SSR markers have been used in rice (Temnykh et al., 2001), wheat (Roder et al., 1995), tomato (Broun and Tanksley, 1996), sorghum (Schloss et al., 2002) and soybean (Cregan et al., 1999; Tantasawat et al., 2011). Cultivated soybean has multiple origins from dissimilar wild soybean populations; this was revealed through chloroplast DNA’s Haplotype analysis (Xu et al., 2002). Koutu et al. (2019) profiled 8 soybean varieties with 54 polymorphic SSR primers and detected 216 alleles with 4 alleles per locus. All analyzed loci were polymorphic. Tiwari et al. (2019) analyzed genetic diversity in 148 soybean lines using 26 SSR markers. The study detected a total of 71 alleles with an average of 2.8 alleles per locus. Seventy-five soybean genotypes of soybean were analyzed for genetic variability using 21 SSR markers (Hipparagi et al., 2017). A total of 60 alleles were amplified with an average of 2.85 alleles per locus. In a study conducted in India (Bisen et al., 2015), 38 soybean genotypes were analyzed for genetic variations using 16 SSR markers. Fifty-one alleles with an average of 2.22 alleles per locus were detected. In China as well as in Japan, for studying of genetic variations and flow of gene among wild soybean and cultivated soybean, the SSR markers were used (Kuroda et al., 2006; Jin et al., 2003). SSRs in soybean were revealed to be remarkably polymorphic (Diwan and Cregan, 1997; Akkaya et al., 1992). In U.S genetic pool, SSRs were used for the evaluation of the diversity of 43 commercial and ancestral cultivars (Akkaya et al., 1992). All these studies confirmed tremendous potential of SSR in unraveling genetic diversity in soybean germplasm.

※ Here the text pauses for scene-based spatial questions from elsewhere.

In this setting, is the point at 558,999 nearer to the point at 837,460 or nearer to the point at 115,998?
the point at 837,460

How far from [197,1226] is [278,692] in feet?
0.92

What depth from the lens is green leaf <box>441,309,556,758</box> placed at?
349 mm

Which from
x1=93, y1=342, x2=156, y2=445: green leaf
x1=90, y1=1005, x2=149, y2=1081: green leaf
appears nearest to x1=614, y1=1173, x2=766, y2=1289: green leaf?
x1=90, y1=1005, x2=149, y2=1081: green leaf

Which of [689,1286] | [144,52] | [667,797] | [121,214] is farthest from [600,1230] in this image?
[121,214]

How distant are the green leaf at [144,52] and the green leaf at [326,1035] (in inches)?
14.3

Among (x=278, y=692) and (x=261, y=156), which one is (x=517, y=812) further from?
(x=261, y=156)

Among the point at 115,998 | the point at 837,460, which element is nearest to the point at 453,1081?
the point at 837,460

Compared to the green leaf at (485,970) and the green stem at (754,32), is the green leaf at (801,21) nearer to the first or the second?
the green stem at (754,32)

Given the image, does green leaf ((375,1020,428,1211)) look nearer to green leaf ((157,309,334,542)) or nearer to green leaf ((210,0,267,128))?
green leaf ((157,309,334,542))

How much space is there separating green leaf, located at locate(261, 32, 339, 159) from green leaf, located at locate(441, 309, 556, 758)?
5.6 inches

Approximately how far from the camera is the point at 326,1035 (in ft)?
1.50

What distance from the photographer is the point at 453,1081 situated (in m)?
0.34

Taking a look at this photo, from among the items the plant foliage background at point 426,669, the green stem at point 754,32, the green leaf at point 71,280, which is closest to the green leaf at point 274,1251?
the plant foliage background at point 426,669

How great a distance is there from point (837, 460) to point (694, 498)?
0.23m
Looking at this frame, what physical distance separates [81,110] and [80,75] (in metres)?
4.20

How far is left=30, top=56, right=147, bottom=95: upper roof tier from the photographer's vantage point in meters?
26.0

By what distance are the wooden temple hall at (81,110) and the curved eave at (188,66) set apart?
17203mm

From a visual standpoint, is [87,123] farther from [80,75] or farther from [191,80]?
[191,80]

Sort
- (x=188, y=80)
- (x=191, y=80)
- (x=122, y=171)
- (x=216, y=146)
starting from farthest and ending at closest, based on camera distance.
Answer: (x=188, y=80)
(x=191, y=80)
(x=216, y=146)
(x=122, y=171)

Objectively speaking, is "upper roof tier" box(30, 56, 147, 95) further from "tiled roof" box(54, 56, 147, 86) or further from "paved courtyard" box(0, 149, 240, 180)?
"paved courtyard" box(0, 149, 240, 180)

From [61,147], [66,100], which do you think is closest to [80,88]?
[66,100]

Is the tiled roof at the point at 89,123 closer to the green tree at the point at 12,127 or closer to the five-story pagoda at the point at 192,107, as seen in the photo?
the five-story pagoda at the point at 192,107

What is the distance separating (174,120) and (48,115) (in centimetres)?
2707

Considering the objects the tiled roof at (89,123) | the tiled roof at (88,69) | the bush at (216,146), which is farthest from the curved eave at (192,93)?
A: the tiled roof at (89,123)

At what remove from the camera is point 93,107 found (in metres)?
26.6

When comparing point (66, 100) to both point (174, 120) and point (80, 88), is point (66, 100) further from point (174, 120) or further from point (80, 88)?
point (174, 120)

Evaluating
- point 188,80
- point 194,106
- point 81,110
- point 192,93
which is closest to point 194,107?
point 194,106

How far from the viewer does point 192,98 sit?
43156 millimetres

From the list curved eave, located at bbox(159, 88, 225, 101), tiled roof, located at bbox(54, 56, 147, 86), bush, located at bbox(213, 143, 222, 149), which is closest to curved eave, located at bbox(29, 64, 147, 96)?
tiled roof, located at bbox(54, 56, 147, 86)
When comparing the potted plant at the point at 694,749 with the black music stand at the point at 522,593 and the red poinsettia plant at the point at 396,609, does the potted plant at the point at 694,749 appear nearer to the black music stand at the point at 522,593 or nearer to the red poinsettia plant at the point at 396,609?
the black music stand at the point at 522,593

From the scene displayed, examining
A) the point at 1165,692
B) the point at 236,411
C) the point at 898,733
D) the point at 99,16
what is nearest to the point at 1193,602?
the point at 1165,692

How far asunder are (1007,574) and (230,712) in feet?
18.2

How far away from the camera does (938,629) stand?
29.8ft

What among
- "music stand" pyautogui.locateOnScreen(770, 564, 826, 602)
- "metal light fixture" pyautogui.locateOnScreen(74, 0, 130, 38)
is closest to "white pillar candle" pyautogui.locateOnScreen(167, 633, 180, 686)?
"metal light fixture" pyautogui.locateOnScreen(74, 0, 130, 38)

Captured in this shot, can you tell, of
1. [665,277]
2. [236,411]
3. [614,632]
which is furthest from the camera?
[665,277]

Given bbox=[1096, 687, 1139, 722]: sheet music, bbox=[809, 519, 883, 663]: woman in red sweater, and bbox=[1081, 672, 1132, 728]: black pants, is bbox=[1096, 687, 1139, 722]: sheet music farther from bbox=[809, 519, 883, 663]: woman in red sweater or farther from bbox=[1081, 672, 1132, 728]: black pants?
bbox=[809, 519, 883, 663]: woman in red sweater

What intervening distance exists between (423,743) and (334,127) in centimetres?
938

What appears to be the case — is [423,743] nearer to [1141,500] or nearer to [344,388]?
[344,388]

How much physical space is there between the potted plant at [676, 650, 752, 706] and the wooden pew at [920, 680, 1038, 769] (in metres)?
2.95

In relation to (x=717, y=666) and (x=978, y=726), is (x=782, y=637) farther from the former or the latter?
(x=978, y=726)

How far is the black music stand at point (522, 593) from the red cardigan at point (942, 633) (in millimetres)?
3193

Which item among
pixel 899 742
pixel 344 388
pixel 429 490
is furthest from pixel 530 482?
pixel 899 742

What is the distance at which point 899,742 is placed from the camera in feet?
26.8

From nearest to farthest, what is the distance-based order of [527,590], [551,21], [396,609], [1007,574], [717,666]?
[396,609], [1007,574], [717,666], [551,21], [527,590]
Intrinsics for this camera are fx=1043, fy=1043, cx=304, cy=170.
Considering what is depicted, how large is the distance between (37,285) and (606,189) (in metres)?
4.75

Reduction in genetic base can occur by intensive selection which will have serious consequences for progress of future breeding. The local and international varieties grown need to be analyzed for their genetic variability. Knowledge regarding the genetic variations of the grown varieties/lines would be helpful to develop high-yield soybean varieties that can fit within the local climate, tolerate abiotic and biotic stresses, as well as give high yields. The soybean lines used in the study were B24G14, B23G5, B20G16, B21G2, B21G9, B6G23, B23G16 and B29G11. The current study was designed to analyze morphological and SSR-based genetic variations in the above-mentioned eight soybeans lines.

Materials and Methods

Plant materials and germination

Seeds of eight soybean lines were surface sterilized with ethanol, acetone and then rinsed with water three-times. The eight soybean lines were provided by the department of Plant Breeding and Genetics and grown in green house at Institute of Biotechnology and Genetic Engineering, The University of Agriculture Peshawar. The studied soybean lines included B24G14 (Line 1), B23G5 (Line 2), B20G16 (Line 3), B21G2 (Line 4), B21G9 (Line 5), B6G23 (Line 6), B23G16 (Line 7) and B29G11 (Line 8). Soybean lines were grown in triplicates as each pot consisted of 3 seeds of single line, using complete randomized design. Standard agronomic practices such as irrigation and weeding were carried out for the plants during its growth.

Morphological measurements

Morphological plant growth parameters such as plant height, total number of leaves, leaf width, leaf length and leaf weight were measured and recorded.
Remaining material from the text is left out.